L’influenza sul comportamento umano del particolare tipo di suono emesso con la risata, sembrerebbe fare optare per la presenza (non accertata, ma solo ipotizzata) di un “rilevatore neurologico acustico” deputato a specifiche modalità di vocalizzazione. Il suono della risata consiste in una serie di note ilari di timbro vocalico e della durata di circa un sedicesimo di secondo regolarmente intervallata tra loro. Il loro tono va solitamente decrescendo con una riduzione graduale della sua intensità sonora quale conseguenza, a livello fisiologico, della riduzione dell’aria polmonare disponibile da parte di chi ride.

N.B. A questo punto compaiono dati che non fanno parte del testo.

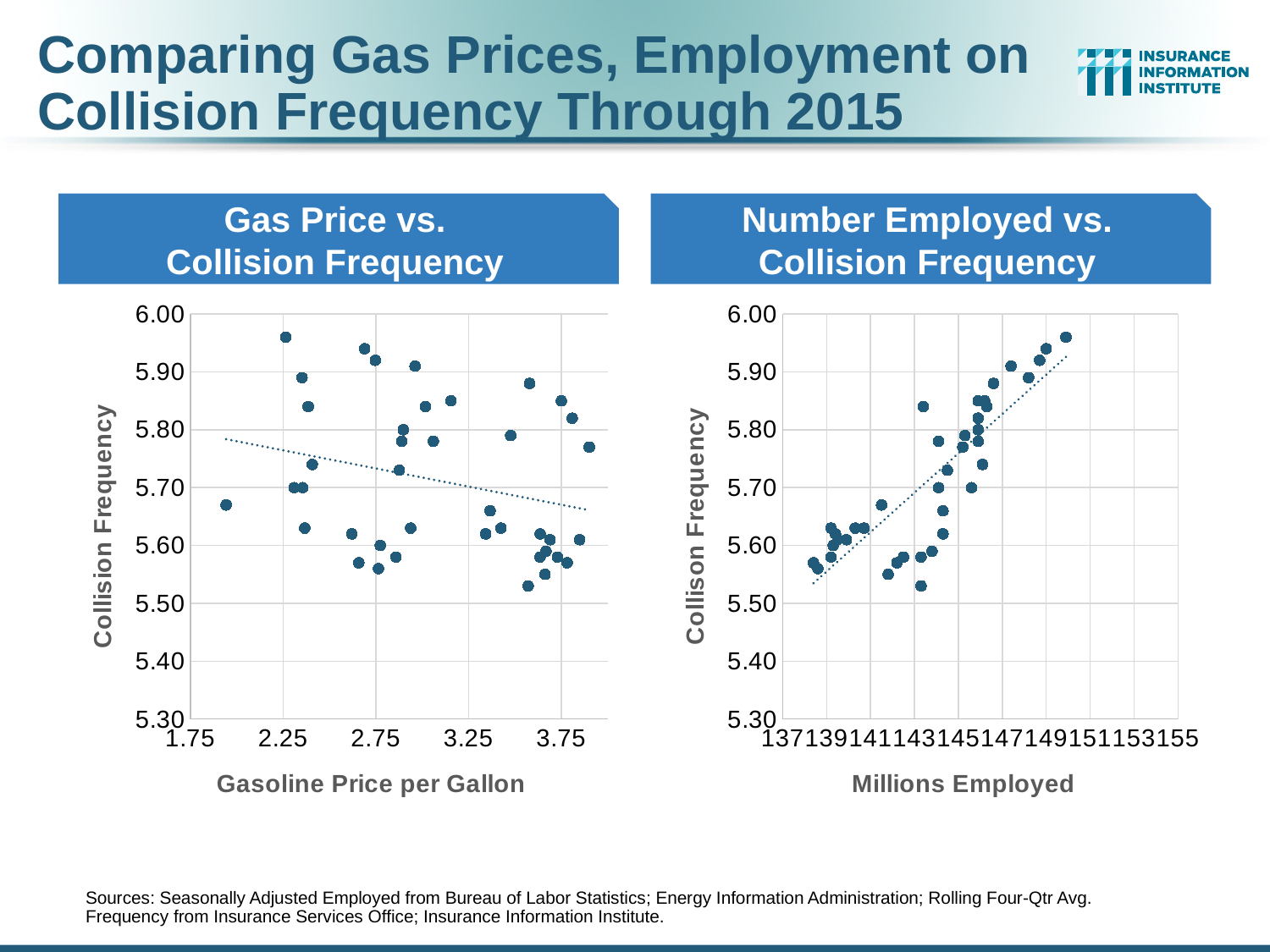
What is the x-axis title of the "Number Employed vs. Collision Frequency" chart? Millions Employed In the "Gas Price vs. Collision Frequency" chart, is the collision frequency for the point with the lowest gasoline price greater or less than 5.70? less In the "Gas Price vs. Collision Frequency" chart, is the highest collision frequency plotted greater or less than 5.90? greater In the "Gas Price vs. Collision Frequency" chart, does the dotted trend line rise or fall as gasoline price increases? Falls What kind of chart is the "Number Employed vs. Collision Frequency" chart? Scatter chart What is the x-axis title of the "Gas Price vs. Collision Frequency" chart? Gasoline Price per Gallon In the "Number Employed vs. Collision Frequency" chart, is the collision frequency for the point with the highest millions employed greater or less than 5.90? greater In the "Number Employed vs. Collision Frequency" chart, does the dotted trend line rise or fall as millions employed increases? Rises What kind of chart is the "Gas Price vs. Collision Frequency" chart? Scatter chart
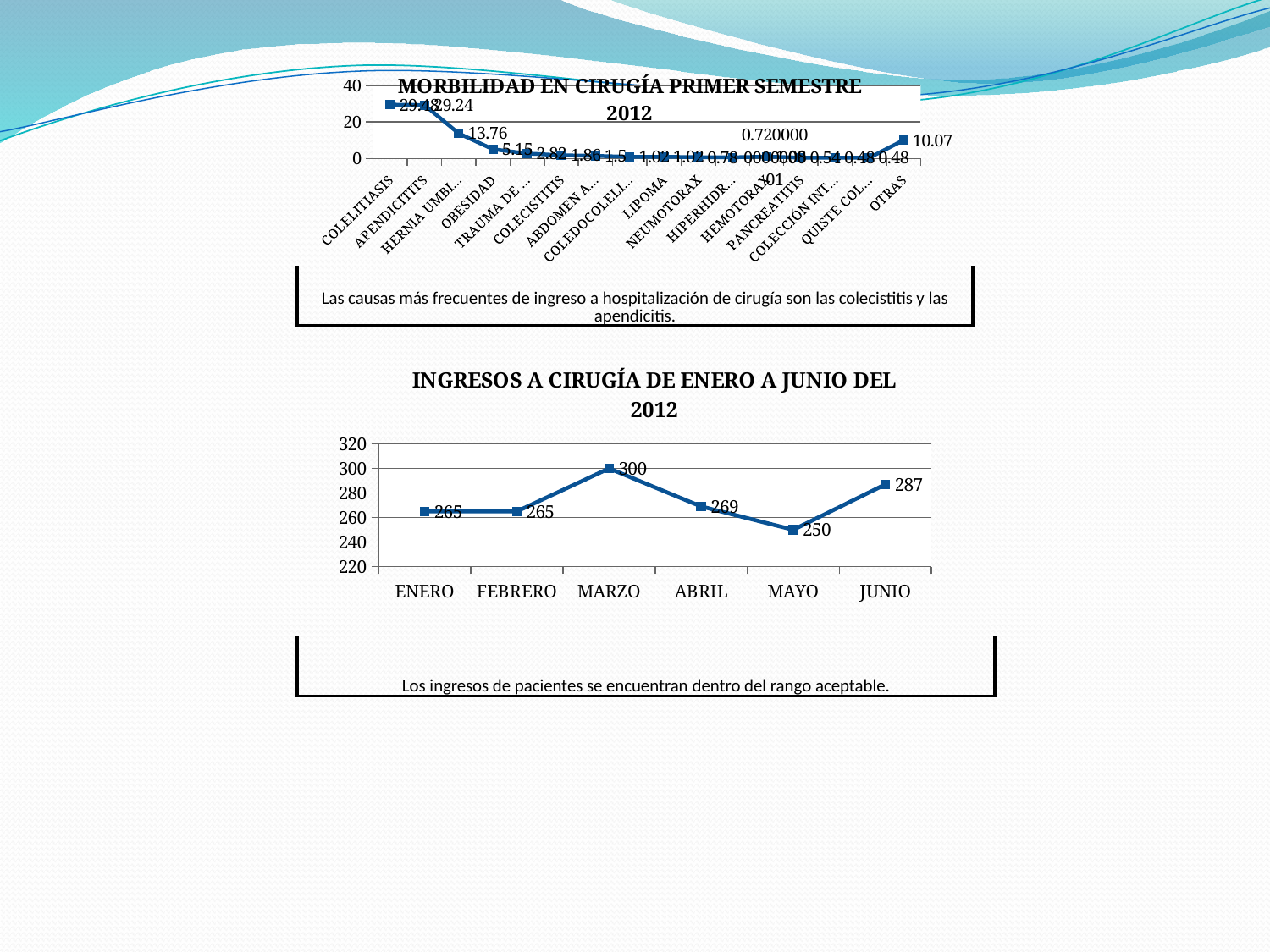
In the top chart titled 'MORBILIDAD EN CIRUGÍA PRIMER SEMESTRE 2012', what is the value for OTRAS? 10.07 How many months are plotted in the chart titled 'INGRESOS A CIRUGÍA DE ENERO A JUNIO DEL 2012'? 6 In the chart titled 'INGRESOS A CIRUGÍA DE ENERO A JUNIO DEL 2012', what is the value for JUNIO? 287 In the chart titled 'INGRESOS A CIRUGÍA DE ENERO A JUNIO DEL 2012', do the values rise or fall from ABRIL to MAYO? Fall In the chart titled 'INGRESOS A CIRUGÍA DE ENERO A JUNIO DEL 2012', which is larger, the value for ABRIL or the value for JUNIO? JUNIO In the chart titled 'INGRESOS A CIRUGÍA DE ENERO A JUNIO DEL 2012', which month has the highest value? MARZO In the chart titled 'INGRESOS A CIRUGÍA DE ENERO A JUNIO DEL 2012', which month has the lowest value? MAYO In the chart titled 'INGRESOS A CIRUGÍA DE ENERO A JUNIO DEL 2012', what is the difference between the values for MARZO and MAYO? 50 In the top chart titled 'MORBILIDAD EN CIRUGÍA PRIMER SEMESTRE 2012', is the value for COLELITIASIS greater or less than 20? greater In the chart titled 'INGRESOS A CIRUGÍA DE ENERO A JUNIO DEL 2012', what is the value for MARZO? 300 In the chart titled 'INGRESOS A CIRUGÍA DE ENERO A JUNIO DEL 2012', what is the value for MAYO? 250 What kind of chart is the chart titled 'INGRESOS A CIRUGÍA DE ENERO A JUNIO DEL 2012'? Line chart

La risata è costituita da note e suoni vocalici preceduti e seguiti da un lieve “sospiro”.
Ciò che permette di identificare l’emissione d’aria come risata sono le note vocali emesse e lo spazio che le separa.
La risata è in genere costituita da tratti stereotipati anche se non in maniera rigida: la maggior parte degli individui, infatti, ride in modo simile, ma non identico.

Inoltre, non è possibile ridere in maniera scollegata dal contesto e dalla personalità di chi ride. Un aspetto particolare e caratteristico della risata è proprio costituito dal suo essere innata e insita in ciascun individuo con l’intrinseca capacità di generarne altre (contagiosità della risata).